A total of 324 families were assessed (34.9% non-Hispanic white, 41.4% Black, 17% Hispanic or Latinx, 6.8% other race or ethnicity). Adolescents (aged ≥14 years) had increased odds of not having a caregiver present compared with 6- to 13-year-olds (36.2% vs 10%; adjusted odds ratio [aOR] 5.11 [95% confidence interval (CI) 1.88–13.87]). Publicly insured children were more likely to not have a caregiver present versus privately insured children (25.1% vs 12.4%; aOR 2.38 [95% CI 1.19–4.73]). Compared with having a caregiver present, children without caregivers were more likely to be readmitted at 7 days (aOR 3.6 [95% CI 1.0–12.2]), receive opiates for moderate/severe pain control (aOR 11.5 [95% CI 1.7–75.7]), and have an AE reported (aOR 4.0 [95% CI 1.0–15.1]).

CONCLUSIONS:

Adolescents and children with public insurance were less likely to have a caregiver present. Not having a caregiver present was associated with increased readmission, opiate prescription, and AE reporting. Further research is needed to delineate whether associations with clinical outcomes reflect differences in quality of care and decrease barriers to caregiver presence.

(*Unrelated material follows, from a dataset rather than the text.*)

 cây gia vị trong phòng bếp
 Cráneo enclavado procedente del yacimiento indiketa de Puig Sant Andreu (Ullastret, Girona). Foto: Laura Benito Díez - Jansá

Parents and guardians (caregivers) play a critical role in the care of children in the hospital. When caregivers are actively engaged in their children’s care, it leads to improved shared decision-making, satisfaction, identification of medication issues, and provision of information missing from the medical chart.14  Further, family participation in a child’s hospitalization can improve health outcomes such as increased child comfort, lower risk of adverse events (AEs), and shorter length of stay.5,6  However, many caregivers are unable to be present with their child in the hospital because of complex and intersecting social, financial, and emotional factors.5,7,8 

Several obstacles make it difficult for caregivers to be present during their child’s hospitalization including the need to work, travel expenses, and food expenses. These costs disproportionately affect socioeconomically disadvantaged families and lead to cumulative social and financial burdens.7,8  Hospitalization itself may trigger food insecurity,9  and only 39% of hospitals in Canada and the United States provide free meals to parents with financial need or who are breastfeeding.10  Despite evidence that hospitalizations are particularly burdensome for families with lower socioeconomic status (SES), few have investigated inequities related to caregiver presence in the hospital.

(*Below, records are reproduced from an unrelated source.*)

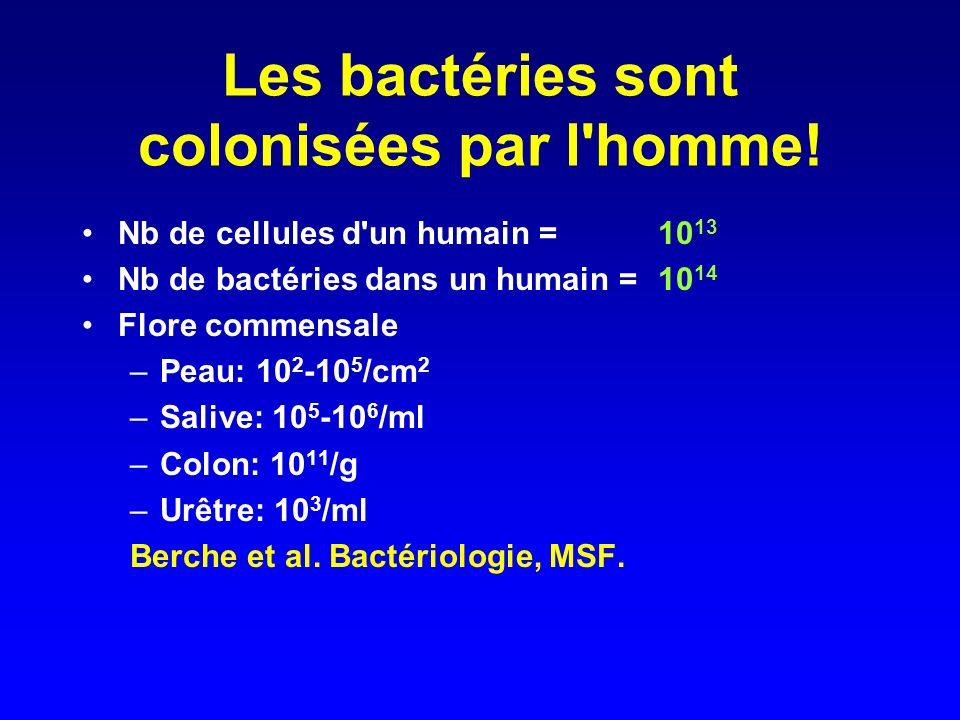 Les bactéries sont colonisées par l'homme! Nb de cellules d'un humain = 10 13 Nb de bactéries dans un humain =10 14 Flore commensale –Peau: 10 2 -10 5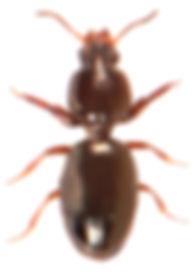 Dyschirius globosus 1.jpg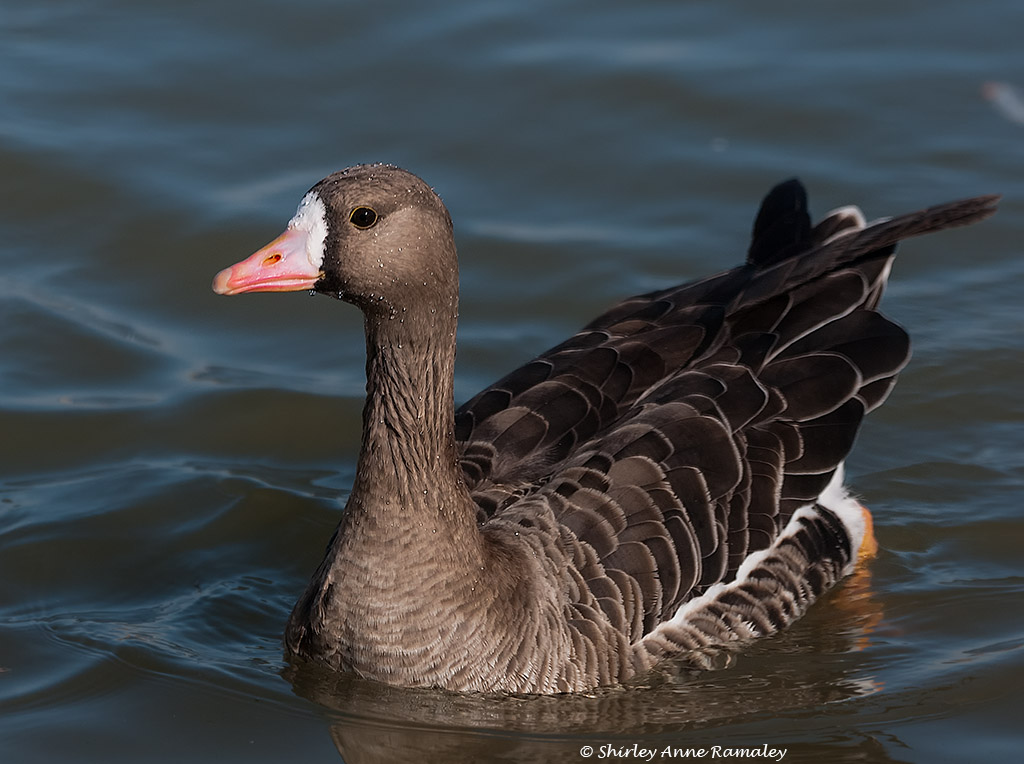 Great White Fronted Goose Paintings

Noting the potential for disparities in caregiver presence in the hospital, the objectives of this study were to determine:

  1. patient sociodemographic characteristics associated with caregiver presence at the bedside during rounds on hospital day 1; and

  2. the association of caregiver presence with clinical outcomes.

    We hypothesized that caregivers with higher SES were more likely to be present during rounds on day 1 of hospitalization compared with caregivers of lower SES, and that caregiver presence is associated with improved outcomes related to readmissions, pain, and AEs.

This report is a secondary analyses of a cross-sectional survey study of caregiver presence during family centered rounds (FCR) on their child’s first hospital day (within 24 hours of admission) on the general pediatrics floor at a tertiary care center in Durham, NC. FCRs consist of a multidisciplinary medical team that reviews subjective and objective patient data, elicits questions or concerns from the patient and family, and presents the daily plan. We identified caregivers through daily monitoring of the inpatient general pediatric team admissions using the electronic health record (EHR) (Monday through Friday, August 2020 through June 2021). Caregivers of children undergoing evaluation for child abuse/neglect and those admitted for a primary psychiatric condition were excluded. Eligible caregivers were approached in the morning, before the start of FCR, to participate in the study. If caregivers were not present in the hospital room, the team checked with the bedside nurse if they were expected back at the bedside. If they were not, caregiver was recorded as not present. Caregivers were recorded as present if they were in the hospital room with their child, regardless of their decision to participate in the survey study. The hospital’s institutional review board approved this study.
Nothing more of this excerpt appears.